■ Esercizi da svolgere
A) Riassumi per favore in due frasi l'intervista sul teatro.
B) Riprendi l'intervista sul teatro dal punto in cui si interrompe.

■ Brano di testo
»»
Allontanandoci dalla serata, cosa ne pensa dell’attuale scena teatrale?
“Penso che sia sicuramente un momento molto particolare del teatro italiano, ed in generale di quello europeo. E’ un periodo che potrebbe risultare di forte sviluppo, di rinnovamento e rifondazione. Per far sì che ciò avvenga deve però cogliersi l’attimo, quello che oggi dalla scena viene offerto, altrimenti, non accorgendoci delle buone cose, il tutto potrebbe diventare disastroso. Tipo una barca che se lascia i buoni approdi che oggi ci sono, rischia di andare alla deriva.”
E quali sono questi approdi, oggi, anche in relazione alle stagioni passate?
“Penso che il teatro si sia molto standardizzato in questi ultimi vent’anni. Prendi il grande ‘teatro di regia’, quello del cosiddetto ‘regista signore del regno’: ha un po’ fatto il suo tempo ormai. Seppur lasciandosi alle spalle comunque delle cose molto importanti, ci porta oggi alla luce tracce di soluzioni troppo facili, trovate lì dal peso degli anni passati, ma alle quali non potremo in eterno far riferimento. Collego a questo soprattutto il discorso dei ‘Teatri stabili’, i quali risentono in particolar modo di questo schema burocratico. E’ come se si avesse una continua tendenza ad un teatro stereotipato che con l’andare del tempo, seppur magari ben fatto, risulterà noioso, troppo prevedibile perchè senza rischio, senza niente di dionisiaco dentro. Senza troppo pessimismo, oggi abbiamo però degli elementi grazie ai quali archiviare questo pezzo di storia artistica. Vuoi sapere gli approdi positivi? Sono i giovani teatranti, uomini donne (e soprattutto donne). Hanno un merito che in passato non si aveva il coraggio di avere: è la voglia di fare. Scalpitano dal voler fare. Basta vederli, sono ‘multifunzionali’: si scrivono da soli i testi, da soli fanno la regia, spesso sono anche attori, scenografi arrangiati. Tutto ciò è un dato molto positivo, è l’uscire da una gerarchia fatta da committente, regista, produttore, testo, e via dicendo. Tutto questo ha un po’ fatto il suo tempo, ormai. Speriamo bene, e speriamo sui giovani.”
Bisognerà ancora una volta fare i conti con i tagli allo spettacolo però. Quella della poca incentivazione al teatro ormai è un habituè delle nostre politiche. Pensa che questo possa rischiare di infangare la voglia di fare, costretta ai conti con “forze maggiori”?
“Ti dico subito che io dirigo un “Teatro stabile”, quello di Roma. Il Teatro è finanziato, lo è.”
Quello di Roma… ma il piccolo teatro di provincia?
««
■ Materiale fornito
»»
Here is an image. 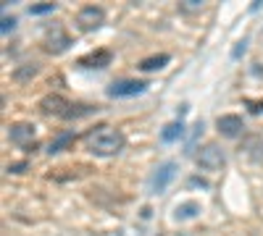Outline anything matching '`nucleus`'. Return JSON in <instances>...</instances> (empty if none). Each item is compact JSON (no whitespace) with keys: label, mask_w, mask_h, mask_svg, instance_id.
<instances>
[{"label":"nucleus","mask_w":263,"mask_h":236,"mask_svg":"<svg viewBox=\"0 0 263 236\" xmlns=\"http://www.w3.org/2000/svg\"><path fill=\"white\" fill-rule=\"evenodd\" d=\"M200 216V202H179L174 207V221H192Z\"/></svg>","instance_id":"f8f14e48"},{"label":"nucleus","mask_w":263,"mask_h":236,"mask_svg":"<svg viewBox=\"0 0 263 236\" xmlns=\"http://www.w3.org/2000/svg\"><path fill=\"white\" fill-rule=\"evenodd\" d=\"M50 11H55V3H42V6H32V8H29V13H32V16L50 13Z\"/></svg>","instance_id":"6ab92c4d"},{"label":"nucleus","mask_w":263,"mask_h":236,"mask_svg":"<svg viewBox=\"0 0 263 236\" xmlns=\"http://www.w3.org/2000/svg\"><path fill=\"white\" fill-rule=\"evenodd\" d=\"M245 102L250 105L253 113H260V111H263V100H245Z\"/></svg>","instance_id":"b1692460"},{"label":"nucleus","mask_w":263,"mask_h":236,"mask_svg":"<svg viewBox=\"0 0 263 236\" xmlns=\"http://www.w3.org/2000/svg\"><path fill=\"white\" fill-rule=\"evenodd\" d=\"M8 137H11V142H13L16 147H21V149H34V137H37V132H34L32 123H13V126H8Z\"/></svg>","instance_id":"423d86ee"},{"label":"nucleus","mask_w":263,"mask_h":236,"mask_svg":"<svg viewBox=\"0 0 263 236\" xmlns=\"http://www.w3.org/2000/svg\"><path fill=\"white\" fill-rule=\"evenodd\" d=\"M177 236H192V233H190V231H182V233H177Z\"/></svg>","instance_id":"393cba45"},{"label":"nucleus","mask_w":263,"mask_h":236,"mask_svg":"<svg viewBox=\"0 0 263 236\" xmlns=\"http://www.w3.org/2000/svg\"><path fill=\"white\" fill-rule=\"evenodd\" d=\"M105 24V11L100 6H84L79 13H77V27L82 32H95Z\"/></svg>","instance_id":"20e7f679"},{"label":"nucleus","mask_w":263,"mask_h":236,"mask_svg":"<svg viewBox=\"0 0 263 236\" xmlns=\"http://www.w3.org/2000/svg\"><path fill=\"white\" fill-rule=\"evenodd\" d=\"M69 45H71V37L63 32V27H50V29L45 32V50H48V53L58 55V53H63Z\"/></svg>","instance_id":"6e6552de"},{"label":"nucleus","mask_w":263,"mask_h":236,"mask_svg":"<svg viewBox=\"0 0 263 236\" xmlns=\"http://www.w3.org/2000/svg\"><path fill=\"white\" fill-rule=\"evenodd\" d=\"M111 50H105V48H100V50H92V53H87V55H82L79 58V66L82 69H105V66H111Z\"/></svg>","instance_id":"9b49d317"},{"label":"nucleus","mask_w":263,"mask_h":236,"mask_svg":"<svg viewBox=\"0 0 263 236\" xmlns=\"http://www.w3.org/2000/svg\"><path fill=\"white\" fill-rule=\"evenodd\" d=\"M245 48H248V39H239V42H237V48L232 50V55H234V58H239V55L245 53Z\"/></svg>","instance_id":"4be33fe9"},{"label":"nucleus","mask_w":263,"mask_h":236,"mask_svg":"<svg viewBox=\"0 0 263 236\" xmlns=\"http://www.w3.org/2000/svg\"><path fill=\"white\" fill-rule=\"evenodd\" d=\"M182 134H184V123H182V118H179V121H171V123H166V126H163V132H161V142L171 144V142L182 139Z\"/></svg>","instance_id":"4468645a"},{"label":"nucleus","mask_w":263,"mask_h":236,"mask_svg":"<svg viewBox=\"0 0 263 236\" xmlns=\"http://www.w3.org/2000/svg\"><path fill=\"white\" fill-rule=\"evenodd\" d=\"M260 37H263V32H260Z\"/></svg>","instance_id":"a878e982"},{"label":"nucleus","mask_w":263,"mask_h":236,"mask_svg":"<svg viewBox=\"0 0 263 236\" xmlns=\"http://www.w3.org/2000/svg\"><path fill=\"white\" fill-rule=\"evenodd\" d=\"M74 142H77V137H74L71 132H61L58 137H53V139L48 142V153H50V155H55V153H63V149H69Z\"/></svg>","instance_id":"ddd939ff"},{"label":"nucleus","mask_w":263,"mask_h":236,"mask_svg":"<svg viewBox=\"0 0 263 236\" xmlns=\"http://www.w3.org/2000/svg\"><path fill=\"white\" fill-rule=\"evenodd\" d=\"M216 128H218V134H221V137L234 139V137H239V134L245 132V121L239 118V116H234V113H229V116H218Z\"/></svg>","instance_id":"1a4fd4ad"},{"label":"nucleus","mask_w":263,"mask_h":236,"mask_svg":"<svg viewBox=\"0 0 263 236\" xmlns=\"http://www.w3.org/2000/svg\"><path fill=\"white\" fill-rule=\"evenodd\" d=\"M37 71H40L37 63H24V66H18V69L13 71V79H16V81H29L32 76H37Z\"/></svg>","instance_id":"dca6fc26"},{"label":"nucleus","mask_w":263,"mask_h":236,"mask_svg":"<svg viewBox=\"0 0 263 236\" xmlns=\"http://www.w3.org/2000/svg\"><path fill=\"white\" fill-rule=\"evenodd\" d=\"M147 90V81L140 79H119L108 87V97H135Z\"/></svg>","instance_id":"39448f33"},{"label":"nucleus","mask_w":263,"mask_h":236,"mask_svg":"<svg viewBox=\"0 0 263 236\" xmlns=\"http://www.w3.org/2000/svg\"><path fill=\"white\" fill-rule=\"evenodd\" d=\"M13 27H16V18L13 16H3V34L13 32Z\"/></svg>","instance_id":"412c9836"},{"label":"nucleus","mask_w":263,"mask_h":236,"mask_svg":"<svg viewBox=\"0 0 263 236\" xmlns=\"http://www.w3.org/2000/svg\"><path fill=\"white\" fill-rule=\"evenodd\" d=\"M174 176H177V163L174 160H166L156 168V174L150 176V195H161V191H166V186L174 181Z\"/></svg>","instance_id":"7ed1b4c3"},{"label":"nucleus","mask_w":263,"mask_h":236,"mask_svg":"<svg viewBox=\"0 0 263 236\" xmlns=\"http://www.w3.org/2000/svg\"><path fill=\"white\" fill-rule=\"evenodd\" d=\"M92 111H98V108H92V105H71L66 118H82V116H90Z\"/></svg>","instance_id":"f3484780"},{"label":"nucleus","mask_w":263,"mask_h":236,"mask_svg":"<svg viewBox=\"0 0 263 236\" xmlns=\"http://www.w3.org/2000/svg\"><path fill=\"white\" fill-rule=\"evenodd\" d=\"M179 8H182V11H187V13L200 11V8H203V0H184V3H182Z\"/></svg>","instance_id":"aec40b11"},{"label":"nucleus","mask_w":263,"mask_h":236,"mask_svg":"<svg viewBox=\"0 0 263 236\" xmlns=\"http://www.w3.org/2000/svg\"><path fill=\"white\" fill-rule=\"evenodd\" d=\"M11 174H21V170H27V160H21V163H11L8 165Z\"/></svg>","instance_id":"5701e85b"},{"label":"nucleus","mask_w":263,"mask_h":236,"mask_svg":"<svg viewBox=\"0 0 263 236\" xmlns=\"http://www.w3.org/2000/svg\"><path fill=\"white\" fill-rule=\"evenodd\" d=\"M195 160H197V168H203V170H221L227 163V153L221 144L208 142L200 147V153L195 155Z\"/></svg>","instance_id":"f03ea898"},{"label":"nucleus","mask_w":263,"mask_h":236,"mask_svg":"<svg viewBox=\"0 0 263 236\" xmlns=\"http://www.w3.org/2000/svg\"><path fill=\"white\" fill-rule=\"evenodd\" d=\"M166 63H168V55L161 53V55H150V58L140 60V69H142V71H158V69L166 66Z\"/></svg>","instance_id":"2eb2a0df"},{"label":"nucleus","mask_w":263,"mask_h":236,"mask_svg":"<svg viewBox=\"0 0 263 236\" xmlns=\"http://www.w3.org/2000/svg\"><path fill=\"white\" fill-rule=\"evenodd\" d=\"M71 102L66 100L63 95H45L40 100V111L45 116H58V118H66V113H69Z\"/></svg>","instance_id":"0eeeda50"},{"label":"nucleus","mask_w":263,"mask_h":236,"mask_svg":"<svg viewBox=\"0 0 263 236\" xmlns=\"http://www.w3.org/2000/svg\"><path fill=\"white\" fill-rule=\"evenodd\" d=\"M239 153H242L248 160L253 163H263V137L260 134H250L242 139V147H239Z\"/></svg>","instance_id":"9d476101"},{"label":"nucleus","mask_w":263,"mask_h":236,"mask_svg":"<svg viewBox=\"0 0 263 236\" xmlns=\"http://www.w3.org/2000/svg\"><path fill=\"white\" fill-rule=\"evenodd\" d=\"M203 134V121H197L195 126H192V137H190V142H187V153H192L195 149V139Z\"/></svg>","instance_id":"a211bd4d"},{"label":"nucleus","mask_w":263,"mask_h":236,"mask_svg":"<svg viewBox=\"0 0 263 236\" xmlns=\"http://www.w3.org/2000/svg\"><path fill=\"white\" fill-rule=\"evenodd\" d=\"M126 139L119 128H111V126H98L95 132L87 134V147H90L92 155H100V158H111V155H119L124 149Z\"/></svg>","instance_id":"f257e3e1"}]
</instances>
««
■ Risposte agli esercizi
A) Secondo l'intervista, il teatro italiano ed europeo vive un momento molto particolare, che potrebbe portare sviluppo e rinnovamento solo se si coglie ciò che la scena offre oggi. Il teatro di regia e i Teatri stabili appaiono standardizzati e prevedibili, mentre gli approdi positivi sono i giovani teatranti, che da soli scrivono i testi, curano la regia e spesso recitano.

B)
“Vedi, vuoi sapere quello che penso? Sono convinto che in qualunque caso il finanziamento dei teatri non sia una cosa molto positiva. Io detasserei il teatro, defiscalizzerei il teatro, toglierei ad esso ogni finanziamento, fino ad estirparlo totalmente dalla contaminazione del denaro. Non è una considerazione azzardata: sono cosciente del rischio catastrofico, però penso che facendo ciò si riuscirebbe a capire cos’è il vero teatro, dove va veramente a tenere il pubblico. Il dato positivo di oggi è che la gente và a teatro. L’anno scorso il teatro ha registrato 12 milioni di spettatori (pur non indagando su cosa di buono siano andati a vedere), che è la stessa identica cifra del cinema: non poco quindi no? Penso che la sicurezza dei finanziamenti abbassi il livello dell’invenzione, dell’inventiva, della creatività, portando quindi ad un teatro che conosce già se stesso, programmato, e ciò è molto negativo secondo me. E’ l’eterno ritorno del modello “PIèCE BIENFAIT”, perfettamente programmata per uno scopo. E questo credo sia la morte e la sconfitta dell’arte. Io di fronte al troppo ‘ben fatto’ mi annoio moltissimo.”
Lei ha fatto molti lavori, dal cinema al piccolo schermo al teatro, dove comunque resta più fedele. Ha un lavoro al quale è più affezionato, uno che maggiormente nella sua carriera l’ha gratificata?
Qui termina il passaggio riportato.